Assigned task = Each record must appear in the answer exactly as it does in the data.

####

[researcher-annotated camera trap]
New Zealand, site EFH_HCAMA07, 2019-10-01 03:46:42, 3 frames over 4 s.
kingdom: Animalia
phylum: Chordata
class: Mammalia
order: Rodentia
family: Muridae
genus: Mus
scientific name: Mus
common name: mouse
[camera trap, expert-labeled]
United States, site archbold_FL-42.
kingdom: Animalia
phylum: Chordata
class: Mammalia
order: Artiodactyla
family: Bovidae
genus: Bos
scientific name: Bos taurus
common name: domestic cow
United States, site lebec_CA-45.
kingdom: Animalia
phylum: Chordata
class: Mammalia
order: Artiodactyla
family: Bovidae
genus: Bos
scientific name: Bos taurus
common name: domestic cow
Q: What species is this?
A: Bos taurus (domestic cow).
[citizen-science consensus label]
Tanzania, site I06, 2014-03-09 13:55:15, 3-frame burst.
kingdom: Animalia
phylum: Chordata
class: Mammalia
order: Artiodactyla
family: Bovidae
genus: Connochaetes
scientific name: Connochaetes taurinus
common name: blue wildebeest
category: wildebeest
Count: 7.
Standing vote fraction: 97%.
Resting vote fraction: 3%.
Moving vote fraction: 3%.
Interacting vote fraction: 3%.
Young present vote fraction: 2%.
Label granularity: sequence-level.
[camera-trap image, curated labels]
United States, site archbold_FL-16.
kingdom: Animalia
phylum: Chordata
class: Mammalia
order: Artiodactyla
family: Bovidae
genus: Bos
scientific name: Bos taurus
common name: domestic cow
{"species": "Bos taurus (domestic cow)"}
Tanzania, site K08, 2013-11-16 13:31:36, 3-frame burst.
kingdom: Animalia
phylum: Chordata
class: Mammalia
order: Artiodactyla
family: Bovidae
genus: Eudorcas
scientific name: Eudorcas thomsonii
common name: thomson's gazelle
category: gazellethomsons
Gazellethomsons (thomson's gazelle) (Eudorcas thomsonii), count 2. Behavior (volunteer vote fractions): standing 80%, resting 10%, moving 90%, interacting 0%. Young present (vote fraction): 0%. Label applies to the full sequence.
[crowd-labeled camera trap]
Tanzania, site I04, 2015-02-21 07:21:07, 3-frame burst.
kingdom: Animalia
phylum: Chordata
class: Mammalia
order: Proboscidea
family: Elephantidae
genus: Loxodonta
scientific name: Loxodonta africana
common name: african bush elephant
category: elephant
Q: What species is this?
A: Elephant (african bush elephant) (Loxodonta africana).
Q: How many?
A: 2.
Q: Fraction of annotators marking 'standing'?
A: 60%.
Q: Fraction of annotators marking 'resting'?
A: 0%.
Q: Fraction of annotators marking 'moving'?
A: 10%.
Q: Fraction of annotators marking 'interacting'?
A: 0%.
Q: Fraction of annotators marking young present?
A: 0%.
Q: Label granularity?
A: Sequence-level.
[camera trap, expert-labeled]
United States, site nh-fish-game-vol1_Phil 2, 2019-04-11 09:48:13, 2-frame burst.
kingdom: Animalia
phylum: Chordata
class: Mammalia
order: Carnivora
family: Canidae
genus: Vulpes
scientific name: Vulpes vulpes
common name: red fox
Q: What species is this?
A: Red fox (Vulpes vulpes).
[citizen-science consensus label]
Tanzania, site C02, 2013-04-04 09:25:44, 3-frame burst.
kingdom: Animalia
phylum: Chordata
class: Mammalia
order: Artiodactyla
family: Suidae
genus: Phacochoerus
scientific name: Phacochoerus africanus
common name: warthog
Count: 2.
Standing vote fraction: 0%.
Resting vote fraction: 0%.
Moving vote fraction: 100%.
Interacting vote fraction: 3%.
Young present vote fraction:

####

Written reply =
[researcher-annotated camera trap]
New Zealand, site EFH_HCAMA07, 2019-10-01 03:46:42, 3 frames over 4 s.
kingdom: Animalia
phylum: Chordata
class: Mammalia
order: Rodentia
family: Muridae
genus: Mus
scientific name: Mus
common name: mouse
[camera trap, expert-labeled]
United States, site archbold_FL-42.
kingdom: Animalia
phylum: Chordata
class: Mammalia
order: Artiodactyla
family: Bovidae
genus: Bos
scientific name: Bos taurus
common name: domestic cow
United States, site lebec_CA-45.
kingdom: Animalia
phylum: Chordata
class: Mammalia
order: Artiodactyla
family: Bovidae
genus: Bos
scientific name: Bos taurus
common name: domestic cow
Q: What species is this?
A: Bos taurus (domestic cow).
[citizen-science consensus label]
Tanzania, site I06, 2014-03-09 13:55:15, 3-frame burst.
kingdom: Animalia
phylum: Chordata
class: Mammalia
order: Artiodactyla
family: Bovidae
genus: Connochaetes
scientific name: Connochaetes taurinus
common name: blue wildebeest
category: wildebeest
Count: 7.
Standing vote fraction: 97%.
Resting vote fraction: 3%.
Moving vote fraction: 3%.
Interacting vote fraction: 3%.
Young present vote fraction: 2%.
Label granularity: sequence-level.
[camera-trap image, curated labels]
United States, site archbold_FL-16.
kingdom: Animalia
phylum: Chordata
class: Mammalia
order: Artiodactyla
family: Bovidae
genus: Bos
scientific name: Bos taurus
common name: domestic cow
{"species": "Bos taurus (domestic cow)"}
Tanzania, site K08, 2013-11-16 13:31:36, 3-frame burst.
kingdom: Animalia
phylum: Chordata
class: Mammalia
order: Artiodactyla
family: Bovidae
genus: Eudorcas
scientific name: Eudorcas thomsonii
common name: thomson's gazelle
category: gazellethomsons
Gazellethomsons (thomson's gazelle) (Eudorcas thomsonii), count 2. Behavior (volunteer vote fractions): standing 80%, resting 10%, moving 90%, interacting 0%. Young present (vote fraction): 0%. Label applies to the full sequence.
[crowd-labeled camera trap]
Tanzania, site I04, 2015-02-21 07:21:07, 3-frame burst.
kingdom: Animalia
phylum: Chordata
class: Mammalia
order: Proboscidea
family: Elephantidae
genus: Loxodonta
scientific name: Loxodonta africana
common name: african bush elephant
category: elephant
Q: What species is this?
A: Elephant (african bush elephant) (Loxodonta africana).
Q: How many?
A: 2.
Q: Fraction of annotators marking 'standing'?
A: 60%.
Q: Fraction of annotators marking 'resting'?
A: 0%.
Q: Fraction of annotators marking 'moving'?
A: 10%.
Q: Fraction of annotators marking 'interacting'?
A: 0%.
Q: Fraction of annotators marking young present?
A: 0%.
Q: Label granularity?
A: Sequence-level.
[camera trap, expert-labeled]
United States, site nh-fish-game-vol1_Phil 2, 2019-04-11 09:48:13, 2-frame burst.
kingdom: Animalia
phylum: Chordata
class: Mammalia
order: Carnivora
family: Canidae
genus: Vulpes
scientific name: Vulpes vulpes
common name: red fox
Q: What species is this?
A: Red fox (Vulpes vulpes).
[citizen-science consensus label]
Tanzania, site C02, 2013-04-04 09:25:44, 3-frame burst.
kingdom: Animalia
phylum: Chordata
class: Mammalia
order: Artiodactyla
family: Suidae
genus: Phacochoerus
scientific name: Phacochoerus africanus
common name: warthog
Count: 2.
Standing vote fraction: 0%.
Resting vote fraction: 0%.
Moving vote fraction: 100%.
Interacting vote fraction: 3%.
Young present vote fraction:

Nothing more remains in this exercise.